### What to work on:
Edit the rows from the start of the records through the line containing "4. (353,79)", inclusive, so that every "nearest" becomes "closest" and nothing else changes. Return only those lines, without the pictures.

Saved data entries:

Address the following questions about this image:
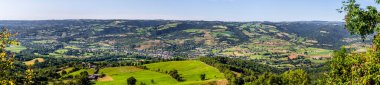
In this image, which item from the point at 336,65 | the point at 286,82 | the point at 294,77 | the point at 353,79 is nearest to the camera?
the point at 353,79

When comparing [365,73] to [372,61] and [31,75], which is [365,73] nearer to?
[372,61]

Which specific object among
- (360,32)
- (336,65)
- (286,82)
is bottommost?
(286,82)

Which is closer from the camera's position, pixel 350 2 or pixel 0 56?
pixel 0 56

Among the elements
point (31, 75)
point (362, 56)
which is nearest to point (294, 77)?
point (362, 56)

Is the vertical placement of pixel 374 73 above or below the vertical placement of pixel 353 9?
below

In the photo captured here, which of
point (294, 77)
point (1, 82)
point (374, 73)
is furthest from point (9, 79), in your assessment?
point (294, 77)

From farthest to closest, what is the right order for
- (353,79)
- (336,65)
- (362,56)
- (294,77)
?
1. (294,77)
2. (336,65)
3. (362,56)
4. (353,79)

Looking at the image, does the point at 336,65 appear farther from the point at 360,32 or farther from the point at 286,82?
the point at 286,82

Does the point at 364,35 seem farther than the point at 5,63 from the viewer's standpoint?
Yes

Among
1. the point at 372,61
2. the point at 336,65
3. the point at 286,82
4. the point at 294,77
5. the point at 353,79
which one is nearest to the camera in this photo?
the point at 372,61
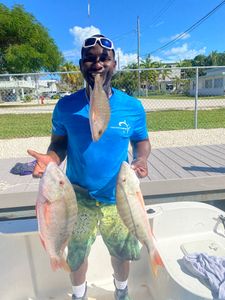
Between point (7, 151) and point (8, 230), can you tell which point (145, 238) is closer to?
point (8, 230)

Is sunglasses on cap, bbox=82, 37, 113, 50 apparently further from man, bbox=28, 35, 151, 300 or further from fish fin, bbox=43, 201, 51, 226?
fish fin, bbox=43, 201, 51, 226

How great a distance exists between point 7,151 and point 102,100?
6244mm

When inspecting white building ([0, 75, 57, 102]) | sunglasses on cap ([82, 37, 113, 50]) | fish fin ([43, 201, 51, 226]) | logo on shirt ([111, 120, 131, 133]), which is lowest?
fish fin ([43, 201, 51, 226])

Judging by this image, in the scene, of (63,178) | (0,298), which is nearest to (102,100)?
(63,178)

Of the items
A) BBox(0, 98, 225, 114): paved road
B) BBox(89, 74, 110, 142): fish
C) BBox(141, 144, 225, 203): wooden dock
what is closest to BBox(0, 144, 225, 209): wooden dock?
BBox(141, 144, 225, 203): wooden dock

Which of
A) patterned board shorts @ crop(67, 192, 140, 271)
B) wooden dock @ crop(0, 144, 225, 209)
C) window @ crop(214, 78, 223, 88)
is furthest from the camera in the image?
window @ crop(214, 78, 223, 88)

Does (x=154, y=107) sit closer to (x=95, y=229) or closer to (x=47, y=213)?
(x=95, y=229)

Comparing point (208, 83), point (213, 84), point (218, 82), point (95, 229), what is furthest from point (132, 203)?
point (208, 83)

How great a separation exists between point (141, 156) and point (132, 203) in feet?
1.56

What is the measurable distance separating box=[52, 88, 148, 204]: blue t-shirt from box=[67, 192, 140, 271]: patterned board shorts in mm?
66

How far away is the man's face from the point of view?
170 centimetres

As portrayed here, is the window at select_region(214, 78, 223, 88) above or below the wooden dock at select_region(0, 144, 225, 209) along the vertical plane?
above

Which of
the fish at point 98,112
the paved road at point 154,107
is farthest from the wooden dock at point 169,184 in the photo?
the paved road at point 154,107

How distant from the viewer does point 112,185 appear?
1916 millimetres
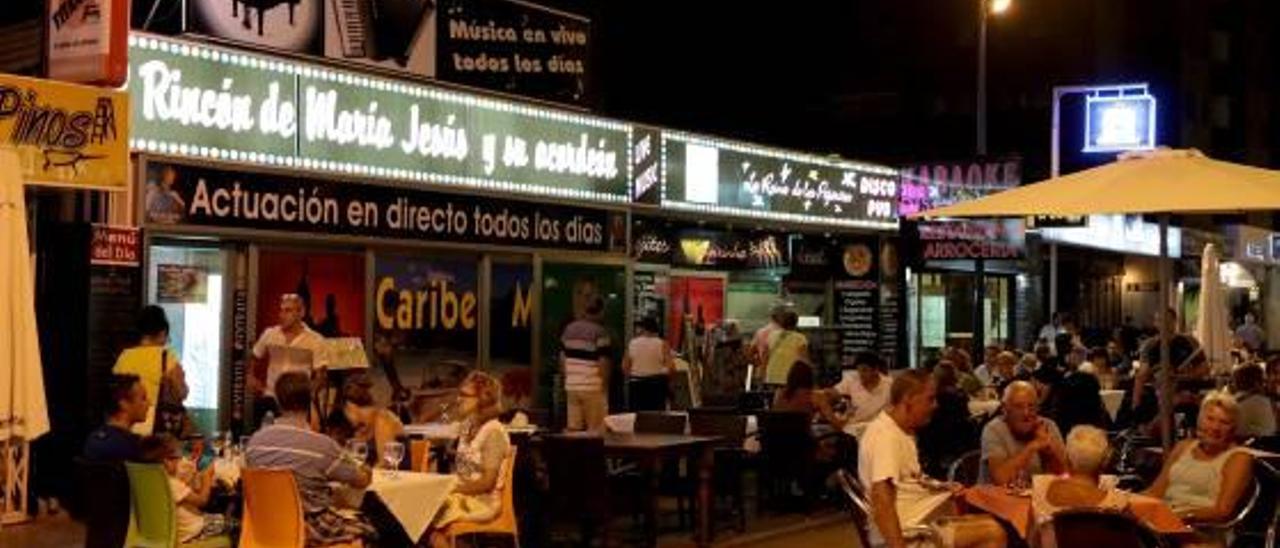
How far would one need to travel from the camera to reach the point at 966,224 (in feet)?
70.6

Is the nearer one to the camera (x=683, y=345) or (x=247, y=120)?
(x=247, y=120)

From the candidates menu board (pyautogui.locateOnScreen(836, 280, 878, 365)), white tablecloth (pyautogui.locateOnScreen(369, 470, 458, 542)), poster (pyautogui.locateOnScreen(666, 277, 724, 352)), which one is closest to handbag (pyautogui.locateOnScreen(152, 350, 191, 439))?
white tablecloth (pyautogui.locateOnScreen(369, 470, 458, 542))

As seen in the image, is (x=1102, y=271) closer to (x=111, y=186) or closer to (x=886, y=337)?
(x=886, y=337)

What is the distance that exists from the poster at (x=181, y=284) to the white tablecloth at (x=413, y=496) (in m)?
4.31

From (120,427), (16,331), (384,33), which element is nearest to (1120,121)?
(384,33)

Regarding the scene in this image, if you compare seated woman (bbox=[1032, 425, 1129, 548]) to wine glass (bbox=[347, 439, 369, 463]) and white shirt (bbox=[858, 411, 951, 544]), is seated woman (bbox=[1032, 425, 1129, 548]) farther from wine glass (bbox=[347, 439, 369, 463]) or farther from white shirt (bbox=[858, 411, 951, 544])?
wine glass (bbox=[347, 439, 369, 463])

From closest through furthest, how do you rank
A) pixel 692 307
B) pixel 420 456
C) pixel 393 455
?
pixel 393 455
pixel 420 456
pixel 692 307

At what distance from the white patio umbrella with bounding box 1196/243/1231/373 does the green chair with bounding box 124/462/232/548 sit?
12.3 meters

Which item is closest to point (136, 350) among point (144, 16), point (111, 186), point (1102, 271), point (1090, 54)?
point (111, 186)

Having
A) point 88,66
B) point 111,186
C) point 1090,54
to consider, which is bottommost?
point 111,186

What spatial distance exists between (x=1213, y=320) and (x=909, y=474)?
35.7ft

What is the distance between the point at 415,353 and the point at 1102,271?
29.3 metres

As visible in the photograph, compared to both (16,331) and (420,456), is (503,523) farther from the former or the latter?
(16,331)

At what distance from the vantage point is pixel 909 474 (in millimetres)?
7961
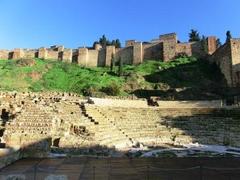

### The reply:
Address the following questions about this image:
In this image, which item from the point at 336,65 | the point at 286,82 | the point at 294,77 | the point at 353,79 is closest to the camera?
the point at 353,79

When comparing [365,73] to [372,61] and [31,75], which is [365,73] nearer to?
[372,61]

Which specific object among
- (360,32)
- (336,65)
- (286,82)
is bottommost?
(286,82)

Which is closer from the camera's position, pixel 350 2 or pixel 0 56?
pixel 0 56

Among the elements
point (31, 75)
point (362, 56)
which is closest to point (294, 77)?
point (362, 56)

Is the vertical placement of pixel 374 73 above or below the vertical placement of pixel 353 9?
below

In the photo captured here, which of
point (294, 77)
point (1, 82)
point (374, 73)
is furthest from point (9, 79), in your assessment?
point (294, 77)

From farthest to closest, what is the right order for
- (353,79)
- (336,65)
- (362,56)
- (294,77)
?
1. (294,77)
2. (336,65)
3. (362,56)
4. (353,79)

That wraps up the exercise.